At least it is until it isn’t.
Trying to pinpoint where the breakdown begins would be a fool’s errand, but one early point of significant dissonance is the GRP device (the game’s version of telekinesis). It’s a useful gameplay tool, but its place in the fiction feels vague. While a utilitarian purpose around inmate transfer is buried amidst the lore, we only ever directly see and hear of its being abused to torment prisoners. This explication ties to the game’s themes of the indiscriminate (mis)use of power, though that doesn’t mean it sits easily within the plot. Instead, it’s a hiccup in the possibility space.
From there, it’s not long until The Callisto Protocol gets a little lost. Prisons are more than cells and administrative areas. They’re complexes. On a dead world, the scale required to run such a facility would be magnitudes greater. Therefore, it makes sense that the story sees Jacob explore far beyond the headline areas of a prison: into sewers, security areas, vehicle hangars, and more.
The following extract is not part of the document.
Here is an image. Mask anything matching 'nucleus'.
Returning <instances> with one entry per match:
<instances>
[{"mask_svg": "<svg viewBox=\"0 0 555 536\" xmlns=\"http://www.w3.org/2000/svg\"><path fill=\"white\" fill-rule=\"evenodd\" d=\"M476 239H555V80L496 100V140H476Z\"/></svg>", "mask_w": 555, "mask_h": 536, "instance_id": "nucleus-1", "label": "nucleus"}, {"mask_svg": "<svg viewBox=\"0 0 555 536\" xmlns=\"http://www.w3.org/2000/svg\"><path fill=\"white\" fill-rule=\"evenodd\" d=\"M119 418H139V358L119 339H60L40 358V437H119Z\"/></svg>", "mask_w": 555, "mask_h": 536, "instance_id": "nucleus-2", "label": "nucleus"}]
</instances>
However, once you start to explore those areas, the identity of Black Iron Prison seeps away. Many of these areas feel like little more than variations on a theme: dank industrialism blended with echoes of brutalism — over and over again. The environments are nondescript, easily swapped out for the uninspired backdrops of any number of middle-of-the-road horror experiences. This visual detour into the generic is accompanied by similar treatment of the possibility space, as the game starts to play less like a tense thriller and more like a plodding corridor shooter.
Even in the instances where the game shows flashes of visual inspiration, there’s no gameplay or narrative follow-through. In that absence, the disconnect between play and place becomes most profound.
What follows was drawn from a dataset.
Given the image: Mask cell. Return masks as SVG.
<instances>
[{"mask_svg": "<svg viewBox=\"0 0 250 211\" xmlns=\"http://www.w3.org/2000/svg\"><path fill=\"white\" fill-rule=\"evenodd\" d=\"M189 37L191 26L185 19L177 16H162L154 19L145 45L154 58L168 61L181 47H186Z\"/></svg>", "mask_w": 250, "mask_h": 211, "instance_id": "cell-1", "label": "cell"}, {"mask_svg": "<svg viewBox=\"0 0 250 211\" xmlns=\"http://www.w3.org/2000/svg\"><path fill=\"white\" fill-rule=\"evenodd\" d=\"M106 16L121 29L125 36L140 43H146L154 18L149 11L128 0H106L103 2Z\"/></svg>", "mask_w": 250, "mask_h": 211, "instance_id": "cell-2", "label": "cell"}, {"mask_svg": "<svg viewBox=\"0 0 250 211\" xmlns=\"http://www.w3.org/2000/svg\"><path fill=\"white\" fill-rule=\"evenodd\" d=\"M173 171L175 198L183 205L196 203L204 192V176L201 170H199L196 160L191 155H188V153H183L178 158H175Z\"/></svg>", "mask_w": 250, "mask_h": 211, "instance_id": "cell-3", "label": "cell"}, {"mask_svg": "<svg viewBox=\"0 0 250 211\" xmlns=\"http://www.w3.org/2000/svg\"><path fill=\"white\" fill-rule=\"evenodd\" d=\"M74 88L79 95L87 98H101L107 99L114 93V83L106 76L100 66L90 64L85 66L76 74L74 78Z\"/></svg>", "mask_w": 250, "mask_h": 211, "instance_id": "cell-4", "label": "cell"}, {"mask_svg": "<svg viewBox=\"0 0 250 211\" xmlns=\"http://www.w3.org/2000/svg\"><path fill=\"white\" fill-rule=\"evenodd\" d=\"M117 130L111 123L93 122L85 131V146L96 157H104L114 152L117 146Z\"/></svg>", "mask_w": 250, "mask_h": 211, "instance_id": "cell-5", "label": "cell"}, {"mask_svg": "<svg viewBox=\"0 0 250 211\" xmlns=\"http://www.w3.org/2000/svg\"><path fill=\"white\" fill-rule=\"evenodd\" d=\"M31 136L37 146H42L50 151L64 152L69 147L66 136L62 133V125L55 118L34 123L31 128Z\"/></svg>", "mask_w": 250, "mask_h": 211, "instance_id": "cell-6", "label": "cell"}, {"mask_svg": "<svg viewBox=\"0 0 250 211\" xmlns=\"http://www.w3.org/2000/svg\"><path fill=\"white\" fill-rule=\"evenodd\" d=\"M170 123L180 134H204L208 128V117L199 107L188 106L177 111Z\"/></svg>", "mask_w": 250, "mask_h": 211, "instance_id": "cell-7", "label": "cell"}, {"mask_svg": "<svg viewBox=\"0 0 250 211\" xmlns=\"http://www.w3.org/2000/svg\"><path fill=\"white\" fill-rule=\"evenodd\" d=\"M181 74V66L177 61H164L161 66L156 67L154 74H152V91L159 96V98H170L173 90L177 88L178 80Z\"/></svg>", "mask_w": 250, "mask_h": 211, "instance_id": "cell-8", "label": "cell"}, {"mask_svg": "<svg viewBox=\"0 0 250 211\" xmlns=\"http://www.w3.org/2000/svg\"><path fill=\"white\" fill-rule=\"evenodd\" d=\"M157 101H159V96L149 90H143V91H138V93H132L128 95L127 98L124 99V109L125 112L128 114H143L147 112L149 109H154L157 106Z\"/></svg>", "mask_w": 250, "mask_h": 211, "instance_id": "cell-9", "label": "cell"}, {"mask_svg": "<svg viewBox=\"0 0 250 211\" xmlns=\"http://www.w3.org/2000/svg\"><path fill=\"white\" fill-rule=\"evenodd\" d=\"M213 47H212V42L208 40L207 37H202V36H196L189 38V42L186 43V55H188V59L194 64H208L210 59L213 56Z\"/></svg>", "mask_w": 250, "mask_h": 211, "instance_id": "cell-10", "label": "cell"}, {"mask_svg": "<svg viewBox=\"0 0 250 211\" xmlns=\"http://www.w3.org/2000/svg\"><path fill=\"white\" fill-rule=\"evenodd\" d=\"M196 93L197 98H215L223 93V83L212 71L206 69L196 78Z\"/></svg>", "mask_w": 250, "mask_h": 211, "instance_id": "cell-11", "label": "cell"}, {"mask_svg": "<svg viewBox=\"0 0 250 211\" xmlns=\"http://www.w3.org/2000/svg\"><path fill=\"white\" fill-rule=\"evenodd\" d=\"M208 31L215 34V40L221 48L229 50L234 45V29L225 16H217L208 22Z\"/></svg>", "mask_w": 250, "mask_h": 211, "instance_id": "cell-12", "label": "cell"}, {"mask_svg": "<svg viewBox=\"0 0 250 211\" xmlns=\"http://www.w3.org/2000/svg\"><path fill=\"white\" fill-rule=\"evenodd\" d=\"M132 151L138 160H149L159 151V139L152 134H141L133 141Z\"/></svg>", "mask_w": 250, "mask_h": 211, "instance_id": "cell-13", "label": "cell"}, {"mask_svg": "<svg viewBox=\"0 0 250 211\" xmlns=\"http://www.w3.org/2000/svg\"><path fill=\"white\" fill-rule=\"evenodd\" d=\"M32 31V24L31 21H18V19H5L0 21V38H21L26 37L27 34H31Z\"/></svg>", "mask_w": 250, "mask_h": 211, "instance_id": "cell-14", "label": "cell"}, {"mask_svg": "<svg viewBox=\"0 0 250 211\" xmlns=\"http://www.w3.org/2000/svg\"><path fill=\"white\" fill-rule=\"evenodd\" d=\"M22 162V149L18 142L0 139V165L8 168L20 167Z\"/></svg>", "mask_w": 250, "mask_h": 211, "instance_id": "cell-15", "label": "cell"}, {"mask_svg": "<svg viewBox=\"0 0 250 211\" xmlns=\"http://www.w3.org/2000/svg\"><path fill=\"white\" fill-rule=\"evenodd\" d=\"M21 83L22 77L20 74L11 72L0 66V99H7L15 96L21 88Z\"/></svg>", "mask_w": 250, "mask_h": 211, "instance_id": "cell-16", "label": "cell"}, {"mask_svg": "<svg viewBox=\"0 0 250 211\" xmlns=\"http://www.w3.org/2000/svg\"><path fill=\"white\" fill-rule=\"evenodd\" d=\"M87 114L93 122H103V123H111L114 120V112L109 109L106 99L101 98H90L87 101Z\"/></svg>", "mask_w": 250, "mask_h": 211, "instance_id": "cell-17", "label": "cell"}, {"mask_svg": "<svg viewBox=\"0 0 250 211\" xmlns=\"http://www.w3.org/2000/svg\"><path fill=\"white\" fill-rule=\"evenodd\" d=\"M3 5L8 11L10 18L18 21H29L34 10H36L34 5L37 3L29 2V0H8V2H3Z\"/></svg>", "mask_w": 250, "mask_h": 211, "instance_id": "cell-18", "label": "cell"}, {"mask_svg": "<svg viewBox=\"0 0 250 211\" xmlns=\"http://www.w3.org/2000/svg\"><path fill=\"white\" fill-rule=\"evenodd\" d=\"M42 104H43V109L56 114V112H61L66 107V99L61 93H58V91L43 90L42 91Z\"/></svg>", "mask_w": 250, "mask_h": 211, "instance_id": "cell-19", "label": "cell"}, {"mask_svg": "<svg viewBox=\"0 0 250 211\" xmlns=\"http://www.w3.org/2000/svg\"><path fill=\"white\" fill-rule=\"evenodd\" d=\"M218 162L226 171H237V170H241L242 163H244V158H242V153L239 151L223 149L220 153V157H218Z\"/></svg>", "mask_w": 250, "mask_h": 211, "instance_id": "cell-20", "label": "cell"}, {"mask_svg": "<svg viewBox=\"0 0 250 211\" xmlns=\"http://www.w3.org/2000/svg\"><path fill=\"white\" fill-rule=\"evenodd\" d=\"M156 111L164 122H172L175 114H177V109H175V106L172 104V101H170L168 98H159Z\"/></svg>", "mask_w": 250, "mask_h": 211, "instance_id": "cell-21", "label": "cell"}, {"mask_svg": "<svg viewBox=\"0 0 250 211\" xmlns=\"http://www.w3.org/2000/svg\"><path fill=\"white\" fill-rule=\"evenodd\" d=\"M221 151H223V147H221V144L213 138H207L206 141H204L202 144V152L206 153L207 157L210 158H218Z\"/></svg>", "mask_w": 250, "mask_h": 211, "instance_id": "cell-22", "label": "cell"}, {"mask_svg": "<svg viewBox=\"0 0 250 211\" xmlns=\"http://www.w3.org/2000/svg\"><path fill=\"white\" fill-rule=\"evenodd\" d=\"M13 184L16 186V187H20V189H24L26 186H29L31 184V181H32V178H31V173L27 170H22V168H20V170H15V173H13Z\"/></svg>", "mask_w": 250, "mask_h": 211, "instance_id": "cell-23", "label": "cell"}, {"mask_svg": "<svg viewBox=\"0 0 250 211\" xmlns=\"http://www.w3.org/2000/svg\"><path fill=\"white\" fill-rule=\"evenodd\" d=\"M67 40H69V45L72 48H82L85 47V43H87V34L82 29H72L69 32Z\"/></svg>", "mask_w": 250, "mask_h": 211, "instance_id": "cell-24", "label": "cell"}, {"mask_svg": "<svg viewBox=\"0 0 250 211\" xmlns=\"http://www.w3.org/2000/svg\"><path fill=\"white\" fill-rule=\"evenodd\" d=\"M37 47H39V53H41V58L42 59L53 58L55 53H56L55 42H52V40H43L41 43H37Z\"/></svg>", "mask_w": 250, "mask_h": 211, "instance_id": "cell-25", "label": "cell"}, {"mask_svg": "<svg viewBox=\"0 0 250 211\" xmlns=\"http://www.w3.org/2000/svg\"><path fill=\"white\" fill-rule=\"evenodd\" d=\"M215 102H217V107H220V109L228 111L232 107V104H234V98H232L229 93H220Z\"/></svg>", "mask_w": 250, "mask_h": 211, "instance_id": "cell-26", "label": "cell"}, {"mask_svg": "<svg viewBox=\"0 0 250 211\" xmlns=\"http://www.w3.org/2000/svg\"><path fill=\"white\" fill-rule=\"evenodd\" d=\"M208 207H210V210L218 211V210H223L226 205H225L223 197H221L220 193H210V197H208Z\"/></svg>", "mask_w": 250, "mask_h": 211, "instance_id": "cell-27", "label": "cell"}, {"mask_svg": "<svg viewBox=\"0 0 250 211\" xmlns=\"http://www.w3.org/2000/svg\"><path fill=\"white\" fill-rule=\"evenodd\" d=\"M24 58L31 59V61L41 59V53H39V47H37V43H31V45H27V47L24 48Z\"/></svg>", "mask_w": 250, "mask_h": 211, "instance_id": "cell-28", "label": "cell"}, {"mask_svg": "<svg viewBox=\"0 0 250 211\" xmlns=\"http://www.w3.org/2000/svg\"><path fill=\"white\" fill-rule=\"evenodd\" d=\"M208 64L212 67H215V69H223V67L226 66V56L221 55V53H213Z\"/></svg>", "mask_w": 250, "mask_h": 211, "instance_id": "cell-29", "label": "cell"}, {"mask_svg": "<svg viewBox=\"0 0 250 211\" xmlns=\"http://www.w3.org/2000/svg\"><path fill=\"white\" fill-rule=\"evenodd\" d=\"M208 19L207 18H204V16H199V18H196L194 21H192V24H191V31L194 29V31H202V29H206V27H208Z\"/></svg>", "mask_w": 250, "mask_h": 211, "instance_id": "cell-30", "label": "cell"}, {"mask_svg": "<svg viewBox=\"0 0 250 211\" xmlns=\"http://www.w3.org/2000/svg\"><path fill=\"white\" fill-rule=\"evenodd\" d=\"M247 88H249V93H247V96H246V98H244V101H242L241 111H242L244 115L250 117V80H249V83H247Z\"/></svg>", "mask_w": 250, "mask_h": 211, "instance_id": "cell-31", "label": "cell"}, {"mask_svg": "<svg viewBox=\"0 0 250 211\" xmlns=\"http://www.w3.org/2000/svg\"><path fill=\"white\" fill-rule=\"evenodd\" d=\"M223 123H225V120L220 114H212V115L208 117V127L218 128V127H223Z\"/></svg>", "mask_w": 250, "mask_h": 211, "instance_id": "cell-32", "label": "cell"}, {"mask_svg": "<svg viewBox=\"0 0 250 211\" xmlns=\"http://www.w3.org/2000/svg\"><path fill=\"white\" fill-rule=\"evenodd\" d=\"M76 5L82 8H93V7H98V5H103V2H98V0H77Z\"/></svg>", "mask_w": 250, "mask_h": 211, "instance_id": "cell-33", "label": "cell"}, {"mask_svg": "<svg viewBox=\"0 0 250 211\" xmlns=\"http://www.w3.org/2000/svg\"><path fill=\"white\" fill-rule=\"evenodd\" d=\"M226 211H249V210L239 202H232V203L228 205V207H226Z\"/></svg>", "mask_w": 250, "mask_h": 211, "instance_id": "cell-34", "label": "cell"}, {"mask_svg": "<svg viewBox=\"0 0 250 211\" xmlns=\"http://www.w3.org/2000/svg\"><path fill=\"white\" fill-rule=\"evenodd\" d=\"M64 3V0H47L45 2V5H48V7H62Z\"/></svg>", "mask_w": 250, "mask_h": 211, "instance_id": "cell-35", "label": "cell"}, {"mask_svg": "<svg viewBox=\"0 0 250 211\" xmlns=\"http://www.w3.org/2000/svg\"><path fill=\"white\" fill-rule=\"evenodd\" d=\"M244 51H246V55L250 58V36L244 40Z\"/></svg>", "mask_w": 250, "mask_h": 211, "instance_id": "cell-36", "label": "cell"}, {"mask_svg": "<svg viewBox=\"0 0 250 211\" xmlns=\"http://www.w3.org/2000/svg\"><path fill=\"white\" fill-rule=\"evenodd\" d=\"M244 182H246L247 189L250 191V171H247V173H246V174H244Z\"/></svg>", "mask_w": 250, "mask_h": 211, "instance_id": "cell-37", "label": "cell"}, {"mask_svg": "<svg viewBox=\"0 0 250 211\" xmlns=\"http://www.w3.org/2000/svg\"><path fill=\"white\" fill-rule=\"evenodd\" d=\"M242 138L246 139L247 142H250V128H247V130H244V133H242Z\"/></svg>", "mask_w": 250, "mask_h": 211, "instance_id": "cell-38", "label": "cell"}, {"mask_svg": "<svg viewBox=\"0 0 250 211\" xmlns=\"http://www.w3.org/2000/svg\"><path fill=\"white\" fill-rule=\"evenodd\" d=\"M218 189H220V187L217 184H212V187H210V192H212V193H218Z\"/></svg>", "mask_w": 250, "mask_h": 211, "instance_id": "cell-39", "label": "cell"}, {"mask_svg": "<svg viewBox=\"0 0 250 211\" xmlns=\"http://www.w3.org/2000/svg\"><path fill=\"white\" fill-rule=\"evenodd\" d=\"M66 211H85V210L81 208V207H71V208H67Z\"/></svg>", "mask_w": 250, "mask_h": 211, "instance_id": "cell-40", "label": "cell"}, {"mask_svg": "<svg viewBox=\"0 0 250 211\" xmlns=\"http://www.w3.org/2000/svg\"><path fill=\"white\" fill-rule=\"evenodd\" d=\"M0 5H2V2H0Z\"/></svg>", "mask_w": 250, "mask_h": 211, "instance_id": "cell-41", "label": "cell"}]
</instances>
At this point, comparing The Callisto Protocol to Dead Space is a familiar refrain. Nevertheless, I couldn’t help but think back to Isaac Clarke’s first journey as Jacob neared the midpoint of his. Dressed with trees and plants, Oxygen Processing is one of the most visually interesting stopovers in The Callisto Protocol simply because it’s different. And yet…
When Dead Space drops players into a similar space, it involves a mission to kill a series of Necromorphs that are poisoning the air. It sticks with you because of unity between place and purpose; the Hydroponics deck is key to sustaining life on the USG Ishimura. Your role is to restore that function. In contrast, the detour to Oxygen Processing in The Callisto Protocol has no real purpose. It feels manufactured because all you do is kill more biophages and restart a tram.
It’s symptomatic of a wider issue with the game. Despite the persistent forward momentum, aided by linear design and plenty of literal arrows to point the way, you’re too often left without a clear sense of where you are or why you’re there. The game refuses to give you a reason to connect with the spaces you’re traversing, which is a big part of why its middle feels interminable.
And yet, fundamentally, The Callisto Protocol does understand the value of place. The grim corridors of Black Iron Prison bookend the game. In those sections, the possibility space is clearly defined as that of a prison. Jacob is positioned as subject, which evokes a mood and reinforces the overarching themes. In stepping beyond those boundaries, The Callisto Protocol stumbles and finds itself in a wilderness that it never sought to create.